▶ EXERCISE DESCRIPTION: Check each line of the entries below for the word "vote", and copy the lines that have it.

▶ RECORDED DATA:
Content starts

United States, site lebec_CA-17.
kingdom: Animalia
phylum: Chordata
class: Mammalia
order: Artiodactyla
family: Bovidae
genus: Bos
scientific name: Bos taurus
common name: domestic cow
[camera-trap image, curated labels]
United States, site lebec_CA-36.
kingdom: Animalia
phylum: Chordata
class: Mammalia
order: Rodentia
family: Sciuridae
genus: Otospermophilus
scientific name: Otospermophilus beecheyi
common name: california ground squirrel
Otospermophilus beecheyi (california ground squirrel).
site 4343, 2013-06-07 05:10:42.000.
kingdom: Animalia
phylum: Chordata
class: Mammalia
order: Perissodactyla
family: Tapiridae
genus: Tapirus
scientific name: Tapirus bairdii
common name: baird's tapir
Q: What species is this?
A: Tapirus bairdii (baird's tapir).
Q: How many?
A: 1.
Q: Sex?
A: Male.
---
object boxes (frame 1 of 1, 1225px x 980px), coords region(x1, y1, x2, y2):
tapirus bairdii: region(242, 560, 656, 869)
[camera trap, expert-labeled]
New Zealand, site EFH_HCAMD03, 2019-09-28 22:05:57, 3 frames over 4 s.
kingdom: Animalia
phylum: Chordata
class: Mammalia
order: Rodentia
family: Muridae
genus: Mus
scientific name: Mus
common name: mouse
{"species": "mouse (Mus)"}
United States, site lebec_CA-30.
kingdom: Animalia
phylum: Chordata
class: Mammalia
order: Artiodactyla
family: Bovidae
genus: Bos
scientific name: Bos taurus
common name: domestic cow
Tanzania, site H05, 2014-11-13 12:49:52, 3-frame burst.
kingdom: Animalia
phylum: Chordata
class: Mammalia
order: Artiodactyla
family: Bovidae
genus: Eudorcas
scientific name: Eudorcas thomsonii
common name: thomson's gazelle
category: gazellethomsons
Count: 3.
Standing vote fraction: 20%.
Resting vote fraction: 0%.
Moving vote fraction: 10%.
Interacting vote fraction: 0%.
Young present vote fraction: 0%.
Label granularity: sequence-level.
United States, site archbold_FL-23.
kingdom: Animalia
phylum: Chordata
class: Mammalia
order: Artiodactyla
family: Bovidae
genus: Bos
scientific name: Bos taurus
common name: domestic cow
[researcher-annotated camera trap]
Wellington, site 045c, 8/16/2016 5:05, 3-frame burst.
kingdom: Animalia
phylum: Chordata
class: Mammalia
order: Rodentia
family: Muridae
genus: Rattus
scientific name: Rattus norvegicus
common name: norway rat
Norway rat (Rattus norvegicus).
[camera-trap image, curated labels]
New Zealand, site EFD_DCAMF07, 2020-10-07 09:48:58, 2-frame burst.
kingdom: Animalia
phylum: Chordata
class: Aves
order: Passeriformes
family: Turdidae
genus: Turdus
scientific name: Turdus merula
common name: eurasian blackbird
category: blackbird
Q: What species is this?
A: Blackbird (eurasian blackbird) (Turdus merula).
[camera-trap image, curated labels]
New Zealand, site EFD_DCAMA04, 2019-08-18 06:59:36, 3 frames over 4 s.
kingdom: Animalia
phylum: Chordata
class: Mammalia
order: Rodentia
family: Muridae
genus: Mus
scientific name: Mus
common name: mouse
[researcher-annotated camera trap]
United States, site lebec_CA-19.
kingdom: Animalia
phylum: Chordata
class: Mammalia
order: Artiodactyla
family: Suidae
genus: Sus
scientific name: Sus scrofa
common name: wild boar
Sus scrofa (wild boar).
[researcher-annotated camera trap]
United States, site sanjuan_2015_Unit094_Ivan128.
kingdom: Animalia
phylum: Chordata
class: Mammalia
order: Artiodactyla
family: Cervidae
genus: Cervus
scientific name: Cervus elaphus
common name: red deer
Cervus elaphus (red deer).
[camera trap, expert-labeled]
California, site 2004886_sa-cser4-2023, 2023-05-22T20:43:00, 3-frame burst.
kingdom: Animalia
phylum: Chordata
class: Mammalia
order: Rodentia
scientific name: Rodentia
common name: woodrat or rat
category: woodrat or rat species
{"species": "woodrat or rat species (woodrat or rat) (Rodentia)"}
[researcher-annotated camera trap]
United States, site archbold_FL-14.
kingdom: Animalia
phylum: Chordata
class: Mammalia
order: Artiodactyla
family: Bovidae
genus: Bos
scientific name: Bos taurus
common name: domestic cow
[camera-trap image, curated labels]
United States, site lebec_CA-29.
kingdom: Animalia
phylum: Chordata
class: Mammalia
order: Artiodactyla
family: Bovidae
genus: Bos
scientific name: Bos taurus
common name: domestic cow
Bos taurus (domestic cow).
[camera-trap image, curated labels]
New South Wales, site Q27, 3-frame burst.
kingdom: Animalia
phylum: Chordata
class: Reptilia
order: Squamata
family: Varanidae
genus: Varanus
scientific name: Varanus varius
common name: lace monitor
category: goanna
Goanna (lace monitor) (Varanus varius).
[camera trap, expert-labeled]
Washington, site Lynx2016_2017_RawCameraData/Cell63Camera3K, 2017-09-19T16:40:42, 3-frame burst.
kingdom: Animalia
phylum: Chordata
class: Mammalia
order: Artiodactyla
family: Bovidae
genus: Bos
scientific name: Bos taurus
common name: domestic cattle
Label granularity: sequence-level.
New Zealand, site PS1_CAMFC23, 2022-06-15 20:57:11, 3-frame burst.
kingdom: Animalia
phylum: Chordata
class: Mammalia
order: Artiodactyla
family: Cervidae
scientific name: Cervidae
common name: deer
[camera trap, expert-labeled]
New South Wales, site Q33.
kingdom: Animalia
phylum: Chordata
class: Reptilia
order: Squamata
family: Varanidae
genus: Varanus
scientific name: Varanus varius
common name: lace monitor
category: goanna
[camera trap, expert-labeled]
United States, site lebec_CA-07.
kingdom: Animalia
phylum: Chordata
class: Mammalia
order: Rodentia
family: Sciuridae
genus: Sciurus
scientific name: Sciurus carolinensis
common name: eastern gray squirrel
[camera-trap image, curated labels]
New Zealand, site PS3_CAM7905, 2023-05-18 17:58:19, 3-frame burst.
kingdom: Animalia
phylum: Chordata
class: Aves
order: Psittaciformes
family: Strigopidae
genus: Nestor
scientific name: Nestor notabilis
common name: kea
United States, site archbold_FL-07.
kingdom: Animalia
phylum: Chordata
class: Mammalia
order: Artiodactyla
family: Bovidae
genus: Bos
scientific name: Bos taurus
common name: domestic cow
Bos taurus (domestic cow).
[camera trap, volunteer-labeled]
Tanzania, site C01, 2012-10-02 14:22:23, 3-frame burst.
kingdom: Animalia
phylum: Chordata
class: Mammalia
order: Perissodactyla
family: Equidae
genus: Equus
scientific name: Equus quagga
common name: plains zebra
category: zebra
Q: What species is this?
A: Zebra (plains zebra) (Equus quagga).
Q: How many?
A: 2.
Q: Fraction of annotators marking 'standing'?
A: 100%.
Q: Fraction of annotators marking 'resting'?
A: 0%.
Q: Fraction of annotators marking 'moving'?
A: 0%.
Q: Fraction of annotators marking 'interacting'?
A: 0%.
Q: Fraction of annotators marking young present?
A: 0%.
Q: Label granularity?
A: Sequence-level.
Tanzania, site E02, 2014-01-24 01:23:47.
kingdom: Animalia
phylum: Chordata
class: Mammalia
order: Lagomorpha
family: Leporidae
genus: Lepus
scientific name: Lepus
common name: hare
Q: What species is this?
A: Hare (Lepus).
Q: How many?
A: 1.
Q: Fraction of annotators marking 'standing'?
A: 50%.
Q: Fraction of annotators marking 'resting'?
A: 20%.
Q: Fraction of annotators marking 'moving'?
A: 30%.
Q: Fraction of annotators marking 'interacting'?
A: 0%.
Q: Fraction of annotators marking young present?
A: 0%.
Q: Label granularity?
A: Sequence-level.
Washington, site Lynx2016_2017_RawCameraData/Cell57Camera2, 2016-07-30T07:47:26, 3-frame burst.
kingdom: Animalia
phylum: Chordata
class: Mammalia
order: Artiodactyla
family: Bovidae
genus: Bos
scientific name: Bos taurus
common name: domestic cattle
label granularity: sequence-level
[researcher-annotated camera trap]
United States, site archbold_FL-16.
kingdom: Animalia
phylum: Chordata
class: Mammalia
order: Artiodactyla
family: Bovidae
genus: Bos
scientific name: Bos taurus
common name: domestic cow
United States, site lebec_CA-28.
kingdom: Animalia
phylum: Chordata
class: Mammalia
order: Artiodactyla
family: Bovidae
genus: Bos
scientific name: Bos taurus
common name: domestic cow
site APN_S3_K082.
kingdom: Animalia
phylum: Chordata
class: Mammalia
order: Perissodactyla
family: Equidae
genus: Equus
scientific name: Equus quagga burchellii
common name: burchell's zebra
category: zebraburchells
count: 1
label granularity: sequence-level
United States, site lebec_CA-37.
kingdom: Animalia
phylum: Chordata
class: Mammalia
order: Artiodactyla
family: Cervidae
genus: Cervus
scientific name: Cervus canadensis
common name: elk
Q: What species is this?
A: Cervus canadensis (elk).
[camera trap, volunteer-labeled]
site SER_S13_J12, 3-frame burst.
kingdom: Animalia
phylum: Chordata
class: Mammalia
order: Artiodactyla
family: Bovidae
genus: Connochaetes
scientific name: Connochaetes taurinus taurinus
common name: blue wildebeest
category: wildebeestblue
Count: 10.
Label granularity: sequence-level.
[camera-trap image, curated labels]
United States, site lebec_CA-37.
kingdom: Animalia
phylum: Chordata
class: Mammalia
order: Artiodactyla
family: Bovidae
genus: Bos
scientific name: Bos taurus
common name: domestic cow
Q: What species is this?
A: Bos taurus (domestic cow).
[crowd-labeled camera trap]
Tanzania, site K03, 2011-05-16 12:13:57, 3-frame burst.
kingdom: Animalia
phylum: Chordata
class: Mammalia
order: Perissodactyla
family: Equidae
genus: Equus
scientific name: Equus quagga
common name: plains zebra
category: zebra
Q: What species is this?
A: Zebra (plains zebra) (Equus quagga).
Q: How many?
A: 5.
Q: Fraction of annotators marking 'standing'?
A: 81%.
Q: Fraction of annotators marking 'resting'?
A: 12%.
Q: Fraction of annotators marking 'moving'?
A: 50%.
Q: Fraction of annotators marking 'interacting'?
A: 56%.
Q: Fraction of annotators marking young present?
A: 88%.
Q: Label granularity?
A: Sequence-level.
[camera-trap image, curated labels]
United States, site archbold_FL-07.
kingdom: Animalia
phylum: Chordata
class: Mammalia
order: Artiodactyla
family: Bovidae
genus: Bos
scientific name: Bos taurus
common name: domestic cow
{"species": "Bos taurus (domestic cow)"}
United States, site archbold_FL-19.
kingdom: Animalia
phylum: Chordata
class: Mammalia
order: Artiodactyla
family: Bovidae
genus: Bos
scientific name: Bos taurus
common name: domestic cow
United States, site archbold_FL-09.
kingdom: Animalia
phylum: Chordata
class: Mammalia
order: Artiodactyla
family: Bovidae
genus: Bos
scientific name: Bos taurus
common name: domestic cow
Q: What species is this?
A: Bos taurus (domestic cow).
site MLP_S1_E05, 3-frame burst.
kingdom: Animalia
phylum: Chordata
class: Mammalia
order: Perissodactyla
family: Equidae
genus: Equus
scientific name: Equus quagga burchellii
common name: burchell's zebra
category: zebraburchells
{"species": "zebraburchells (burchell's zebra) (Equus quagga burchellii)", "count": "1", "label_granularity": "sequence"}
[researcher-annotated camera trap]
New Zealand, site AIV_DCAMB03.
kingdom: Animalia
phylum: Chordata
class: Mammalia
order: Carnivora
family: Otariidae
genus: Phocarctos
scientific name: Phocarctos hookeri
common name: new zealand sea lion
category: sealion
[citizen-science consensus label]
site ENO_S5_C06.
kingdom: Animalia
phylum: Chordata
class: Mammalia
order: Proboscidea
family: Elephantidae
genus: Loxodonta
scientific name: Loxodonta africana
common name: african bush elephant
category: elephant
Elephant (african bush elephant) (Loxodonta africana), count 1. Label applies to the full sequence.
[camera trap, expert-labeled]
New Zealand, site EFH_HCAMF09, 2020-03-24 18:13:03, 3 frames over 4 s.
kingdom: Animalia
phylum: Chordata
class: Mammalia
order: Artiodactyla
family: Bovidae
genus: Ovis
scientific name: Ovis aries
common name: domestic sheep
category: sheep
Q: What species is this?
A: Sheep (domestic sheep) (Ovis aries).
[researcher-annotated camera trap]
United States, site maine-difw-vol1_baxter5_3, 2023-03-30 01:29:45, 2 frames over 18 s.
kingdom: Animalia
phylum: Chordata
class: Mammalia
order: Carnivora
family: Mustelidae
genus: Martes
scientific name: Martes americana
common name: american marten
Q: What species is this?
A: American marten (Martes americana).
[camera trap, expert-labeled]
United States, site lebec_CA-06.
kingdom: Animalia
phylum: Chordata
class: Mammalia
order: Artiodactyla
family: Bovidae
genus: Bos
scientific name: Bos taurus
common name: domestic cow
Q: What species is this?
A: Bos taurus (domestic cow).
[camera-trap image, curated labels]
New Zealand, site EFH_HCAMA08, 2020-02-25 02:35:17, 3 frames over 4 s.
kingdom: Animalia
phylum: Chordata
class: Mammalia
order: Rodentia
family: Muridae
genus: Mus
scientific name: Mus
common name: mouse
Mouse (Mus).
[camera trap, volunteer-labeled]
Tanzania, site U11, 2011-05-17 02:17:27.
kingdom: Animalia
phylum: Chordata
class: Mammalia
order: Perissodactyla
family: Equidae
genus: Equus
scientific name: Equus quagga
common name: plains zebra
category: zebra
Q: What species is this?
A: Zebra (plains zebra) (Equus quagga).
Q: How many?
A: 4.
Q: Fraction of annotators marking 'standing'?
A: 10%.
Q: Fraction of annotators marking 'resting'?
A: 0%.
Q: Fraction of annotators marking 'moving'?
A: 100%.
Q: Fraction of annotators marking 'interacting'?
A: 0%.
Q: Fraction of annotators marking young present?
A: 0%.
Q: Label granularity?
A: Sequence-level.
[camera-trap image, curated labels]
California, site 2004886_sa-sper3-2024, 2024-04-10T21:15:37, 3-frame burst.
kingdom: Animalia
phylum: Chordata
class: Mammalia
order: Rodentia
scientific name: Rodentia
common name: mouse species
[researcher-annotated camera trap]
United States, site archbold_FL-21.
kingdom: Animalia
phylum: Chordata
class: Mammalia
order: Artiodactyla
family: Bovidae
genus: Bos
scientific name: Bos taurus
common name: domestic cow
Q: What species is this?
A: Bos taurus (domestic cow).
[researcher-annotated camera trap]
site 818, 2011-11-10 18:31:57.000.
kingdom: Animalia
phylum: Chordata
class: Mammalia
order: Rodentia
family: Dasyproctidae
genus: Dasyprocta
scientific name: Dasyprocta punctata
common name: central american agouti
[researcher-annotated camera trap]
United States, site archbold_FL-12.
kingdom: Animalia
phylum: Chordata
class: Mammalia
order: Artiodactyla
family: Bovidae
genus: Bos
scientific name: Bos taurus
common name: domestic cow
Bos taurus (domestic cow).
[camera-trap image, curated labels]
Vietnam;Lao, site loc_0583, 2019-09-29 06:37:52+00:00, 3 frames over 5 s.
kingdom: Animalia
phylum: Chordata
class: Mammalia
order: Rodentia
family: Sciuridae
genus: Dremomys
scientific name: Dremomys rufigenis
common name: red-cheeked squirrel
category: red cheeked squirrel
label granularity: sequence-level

Content ends

▶ EXPECTED ANSWER:
Standing vote fraction: 20%.
Resting vote fraction: 0%.
Moving vote fraction: 10%.
Interacting vote fraction: 0%.
Young present vote fraction: 0%.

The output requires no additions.